I've been getting some personal emails asking for more description/information on some of the exercises over the past few days. If I didn't leave a description, that's because I described it in one of the earlier December Challenge posts.
Here's today's session:
Front Lunges/Side Shoulder Raise combo - place one foot on a step or physioball and take a long stride out with the other leg so that your feet are spaced a good distance apart, the rear foot up on the step or physioball. Keep your torso/posture straight, and concentrate on lowering the knee of the rear leg down towards the ground. Just before hitting the ground, pause, then do a side shoulder raise w/ 5 to 10 lb dumbells, then come back up. Do 12 reps and then switch feet position and do 12 reps again. This equals one set. You should feel this a great deal in the quadriceps of the front leg.
Punching - holding 2 to 5 lb dumbells and standing with feet shoulder width apart, punch with one arm out and throw the punch from the hip on that arms side, pulling back with the opposite arm/hip, then punch/do the opposite with the other arm/hip. Punch back and forth for 1 min continuous.
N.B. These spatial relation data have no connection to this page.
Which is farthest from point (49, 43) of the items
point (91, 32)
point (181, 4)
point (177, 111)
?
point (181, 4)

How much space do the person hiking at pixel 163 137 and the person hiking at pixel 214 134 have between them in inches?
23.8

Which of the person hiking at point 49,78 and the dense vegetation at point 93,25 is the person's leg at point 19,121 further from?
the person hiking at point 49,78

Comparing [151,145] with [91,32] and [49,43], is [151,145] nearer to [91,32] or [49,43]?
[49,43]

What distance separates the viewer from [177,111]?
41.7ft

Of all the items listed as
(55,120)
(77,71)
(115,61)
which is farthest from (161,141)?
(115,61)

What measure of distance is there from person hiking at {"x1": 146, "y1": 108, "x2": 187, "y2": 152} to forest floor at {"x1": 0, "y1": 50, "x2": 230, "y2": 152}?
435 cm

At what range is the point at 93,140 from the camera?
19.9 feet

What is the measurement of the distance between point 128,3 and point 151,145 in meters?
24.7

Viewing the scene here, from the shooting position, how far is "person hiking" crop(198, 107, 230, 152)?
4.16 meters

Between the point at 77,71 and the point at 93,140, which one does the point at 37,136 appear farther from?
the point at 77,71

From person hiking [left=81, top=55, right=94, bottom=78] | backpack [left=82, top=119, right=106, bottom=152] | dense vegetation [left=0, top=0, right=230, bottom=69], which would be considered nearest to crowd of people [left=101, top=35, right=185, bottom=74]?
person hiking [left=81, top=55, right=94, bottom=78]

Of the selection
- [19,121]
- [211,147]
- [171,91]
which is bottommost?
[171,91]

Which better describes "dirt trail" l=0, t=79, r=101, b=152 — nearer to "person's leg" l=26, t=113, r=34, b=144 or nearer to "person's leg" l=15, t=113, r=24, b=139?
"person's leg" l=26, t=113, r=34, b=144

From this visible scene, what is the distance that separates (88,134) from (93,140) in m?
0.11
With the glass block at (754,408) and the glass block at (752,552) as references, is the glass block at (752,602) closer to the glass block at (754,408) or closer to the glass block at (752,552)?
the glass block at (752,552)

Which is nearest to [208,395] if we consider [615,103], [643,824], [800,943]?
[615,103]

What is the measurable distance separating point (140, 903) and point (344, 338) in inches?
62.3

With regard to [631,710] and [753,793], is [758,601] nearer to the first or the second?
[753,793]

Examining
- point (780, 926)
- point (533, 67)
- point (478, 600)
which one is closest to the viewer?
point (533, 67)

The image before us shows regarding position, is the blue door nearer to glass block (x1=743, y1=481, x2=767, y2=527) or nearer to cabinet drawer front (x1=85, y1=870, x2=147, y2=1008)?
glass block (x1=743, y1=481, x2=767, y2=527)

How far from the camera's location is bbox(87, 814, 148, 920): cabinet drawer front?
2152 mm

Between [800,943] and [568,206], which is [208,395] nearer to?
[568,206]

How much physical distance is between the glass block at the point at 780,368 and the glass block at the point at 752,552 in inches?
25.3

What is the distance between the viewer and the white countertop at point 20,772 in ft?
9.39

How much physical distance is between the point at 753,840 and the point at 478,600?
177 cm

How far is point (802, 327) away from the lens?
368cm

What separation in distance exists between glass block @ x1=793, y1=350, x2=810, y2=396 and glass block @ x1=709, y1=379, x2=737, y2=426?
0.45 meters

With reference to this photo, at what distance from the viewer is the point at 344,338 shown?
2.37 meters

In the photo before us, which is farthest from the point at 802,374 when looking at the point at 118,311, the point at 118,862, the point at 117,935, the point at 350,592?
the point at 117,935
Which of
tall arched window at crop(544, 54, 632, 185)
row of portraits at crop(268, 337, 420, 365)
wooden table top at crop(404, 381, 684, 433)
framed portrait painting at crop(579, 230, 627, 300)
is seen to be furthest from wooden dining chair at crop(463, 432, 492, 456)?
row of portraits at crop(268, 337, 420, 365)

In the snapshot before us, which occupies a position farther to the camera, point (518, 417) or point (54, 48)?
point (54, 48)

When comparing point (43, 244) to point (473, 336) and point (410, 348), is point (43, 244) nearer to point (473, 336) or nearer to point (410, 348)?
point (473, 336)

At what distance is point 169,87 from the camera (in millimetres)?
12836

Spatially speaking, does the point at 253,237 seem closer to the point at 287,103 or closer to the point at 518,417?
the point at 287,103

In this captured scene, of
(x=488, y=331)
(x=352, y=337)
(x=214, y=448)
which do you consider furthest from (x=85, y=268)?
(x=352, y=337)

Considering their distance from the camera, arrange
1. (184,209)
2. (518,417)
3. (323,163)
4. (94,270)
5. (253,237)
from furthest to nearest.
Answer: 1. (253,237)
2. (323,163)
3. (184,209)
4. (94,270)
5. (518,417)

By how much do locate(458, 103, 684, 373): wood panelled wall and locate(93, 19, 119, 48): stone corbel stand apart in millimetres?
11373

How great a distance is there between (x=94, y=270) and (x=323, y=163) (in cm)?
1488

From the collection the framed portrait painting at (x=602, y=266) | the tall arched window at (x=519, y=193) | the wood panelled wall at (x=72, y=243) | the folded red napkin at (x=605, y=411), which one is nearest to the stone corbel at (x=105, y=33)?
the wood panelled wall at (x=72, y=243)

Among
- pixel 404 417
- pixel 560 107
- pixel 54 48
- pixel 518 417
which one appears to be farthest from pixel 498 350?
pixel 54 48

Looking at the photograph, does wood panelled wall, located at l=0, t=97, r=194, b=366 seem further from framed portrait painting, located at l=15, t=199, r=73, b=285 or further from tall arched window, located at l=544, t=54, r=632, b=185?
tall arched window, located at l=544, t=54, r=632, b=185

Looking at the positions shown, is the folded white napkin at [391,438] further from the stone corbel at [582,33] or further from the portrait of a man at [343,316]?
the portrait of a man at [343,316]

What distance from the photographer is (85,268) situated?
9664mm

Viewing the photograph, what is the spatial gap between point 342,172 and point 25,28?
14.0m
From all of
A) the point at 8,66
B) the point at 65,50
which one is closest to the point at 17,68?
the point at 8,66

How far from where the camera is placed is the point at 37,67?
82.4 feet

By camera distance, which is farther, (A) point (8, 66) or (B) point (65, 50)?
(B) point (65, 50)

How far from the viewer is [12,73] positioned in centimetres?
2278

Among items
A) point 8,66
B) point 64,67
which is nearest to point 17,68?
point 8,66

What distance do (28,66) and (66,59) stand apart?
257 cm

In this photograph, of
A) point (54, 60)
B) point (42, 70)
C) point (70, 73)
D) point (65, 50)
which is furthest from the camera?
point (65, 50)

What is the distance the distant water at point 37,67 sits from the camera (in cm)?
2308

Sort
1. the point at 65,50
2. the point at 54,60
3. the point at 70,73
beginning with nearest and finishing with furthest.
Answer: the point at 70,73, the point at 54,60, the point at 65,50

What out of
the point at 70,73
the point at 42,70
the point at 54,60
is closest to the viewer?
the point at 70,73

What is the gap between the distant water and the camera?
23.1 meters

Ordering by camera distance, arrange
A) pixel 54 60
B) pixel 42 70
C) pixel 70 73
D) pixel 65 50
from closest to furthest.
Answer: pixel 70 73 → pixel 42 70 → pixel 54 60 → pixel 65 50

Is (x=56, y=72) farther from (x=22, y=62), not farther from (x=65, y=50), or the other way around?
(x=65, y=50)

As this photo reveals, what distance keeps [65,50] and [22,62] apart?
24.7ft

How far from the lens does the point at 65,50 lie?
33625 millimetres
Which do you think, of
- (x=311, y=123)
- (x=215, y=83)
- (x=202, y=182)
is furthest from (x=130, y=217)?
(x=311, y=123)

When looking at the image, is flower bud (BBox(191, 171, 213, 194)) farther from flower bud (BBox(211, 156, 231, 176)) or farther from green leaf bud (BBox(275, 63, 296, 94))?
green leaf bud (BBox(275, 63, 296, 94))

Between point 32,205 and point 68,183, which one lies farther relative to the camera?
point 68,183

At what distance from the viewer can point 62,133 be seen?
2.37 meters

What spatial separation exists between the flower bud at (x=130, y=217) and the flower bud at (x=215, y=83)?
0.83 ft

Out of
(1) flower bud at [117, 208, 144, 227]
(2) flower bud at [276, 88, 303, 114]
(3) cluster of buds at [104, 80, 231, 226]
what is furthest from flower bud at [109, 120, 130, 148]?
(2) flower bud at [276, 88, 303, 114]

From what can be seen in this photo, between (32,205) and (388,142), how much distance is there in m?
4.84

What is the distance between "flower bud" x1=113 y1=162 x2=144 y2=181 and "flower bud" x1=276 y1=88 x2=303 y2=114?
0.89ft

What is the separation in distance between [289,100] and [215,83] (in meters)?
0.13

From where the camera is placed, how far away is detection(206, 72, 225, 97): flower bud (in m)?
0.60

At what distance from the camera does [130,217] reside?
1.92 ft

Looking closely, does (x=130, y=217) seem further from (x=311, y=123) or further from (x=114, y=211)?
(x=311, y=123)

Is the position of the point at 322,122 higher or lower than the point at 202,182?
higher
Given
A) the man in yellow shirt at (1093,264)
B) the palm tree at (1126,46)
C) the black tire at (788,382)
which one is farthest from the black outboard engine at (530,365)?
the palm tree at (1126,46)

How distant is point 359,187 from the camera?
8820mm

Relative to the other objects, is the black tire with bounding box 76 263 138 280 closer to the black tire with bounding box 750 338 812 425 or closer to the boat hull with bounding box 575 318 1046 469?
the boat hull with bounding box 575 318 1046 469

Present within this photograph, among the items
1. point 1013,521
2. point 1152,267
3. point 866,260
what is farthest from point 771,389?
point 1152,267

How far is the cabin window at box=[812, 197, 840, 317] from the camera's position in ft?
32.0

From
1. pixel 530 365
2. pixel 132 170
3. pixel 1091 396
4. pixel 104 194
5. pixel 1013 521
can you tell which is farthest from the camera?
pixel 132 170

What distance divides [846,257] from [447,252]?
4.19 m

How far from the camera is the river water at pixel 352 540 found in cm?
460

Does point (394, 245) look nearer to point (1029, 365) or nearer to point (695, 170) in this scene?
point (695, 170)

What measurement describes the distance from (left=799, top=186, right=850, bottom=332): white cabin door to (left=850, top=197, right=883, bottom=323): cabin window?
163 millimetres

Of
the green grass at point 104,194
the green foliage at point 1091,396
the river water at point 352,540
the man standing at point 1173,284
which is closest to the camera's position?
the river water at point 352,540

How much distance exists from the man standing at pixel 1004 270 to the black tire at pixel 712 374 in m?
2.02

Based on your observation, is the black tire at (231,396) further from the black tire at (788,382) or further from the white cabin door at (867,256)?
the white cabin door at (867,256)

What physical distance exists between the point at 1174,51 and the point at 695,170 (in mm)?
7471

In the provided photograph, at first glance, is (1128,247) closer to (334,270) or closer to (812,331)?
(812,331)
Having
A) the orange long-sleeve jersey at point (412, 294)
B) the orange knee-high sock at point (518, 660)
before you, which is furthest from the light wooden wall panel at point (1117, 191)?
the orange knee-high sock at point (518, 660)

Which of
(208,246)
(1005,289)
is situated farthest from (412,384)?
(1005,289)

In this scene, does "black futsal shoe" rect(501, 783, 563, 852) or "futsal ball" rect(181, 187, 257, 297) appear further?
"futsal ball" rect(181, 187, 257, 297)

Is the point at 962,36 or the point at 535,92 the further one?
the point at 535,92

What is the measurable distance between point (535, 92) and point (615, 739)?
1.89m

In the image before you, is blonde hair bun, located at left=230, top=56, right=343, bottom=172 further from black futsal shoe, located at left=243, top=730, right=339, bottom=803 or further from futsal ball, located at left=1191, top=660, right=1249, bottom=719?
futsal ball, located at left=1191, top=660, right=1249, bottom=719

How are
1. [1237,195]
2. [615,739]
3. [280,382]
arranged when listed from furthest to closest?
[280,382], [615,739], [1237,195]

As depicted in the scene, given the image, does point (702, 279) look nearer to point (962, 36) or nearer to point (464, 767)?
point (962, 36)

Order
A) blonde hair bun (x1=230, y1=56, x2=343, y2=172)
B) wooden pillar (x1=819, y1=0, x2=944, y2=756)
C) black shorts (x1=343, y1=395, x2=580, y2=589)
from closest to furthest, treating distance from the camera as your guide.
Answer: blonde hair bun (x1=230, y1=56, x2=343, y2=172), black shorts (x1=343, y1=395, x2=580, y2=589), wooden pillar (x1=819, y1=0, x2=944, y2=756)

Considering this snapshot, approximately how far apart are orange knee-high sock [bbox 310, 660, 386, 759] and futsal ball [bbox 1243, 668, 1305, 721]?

Side/Ski Jumps - place a small box like a shoe box on the floor and stand next to it so that it is parallel with your right foot. Squat down and jump laterally over the box landing with bent knees and the box now parallel and next to the left foot. Immediately spring back over the box, jumping back and forth laterally over the box. Do this for 1 min continuous.
Perform 5 giant sets of the above exercises today!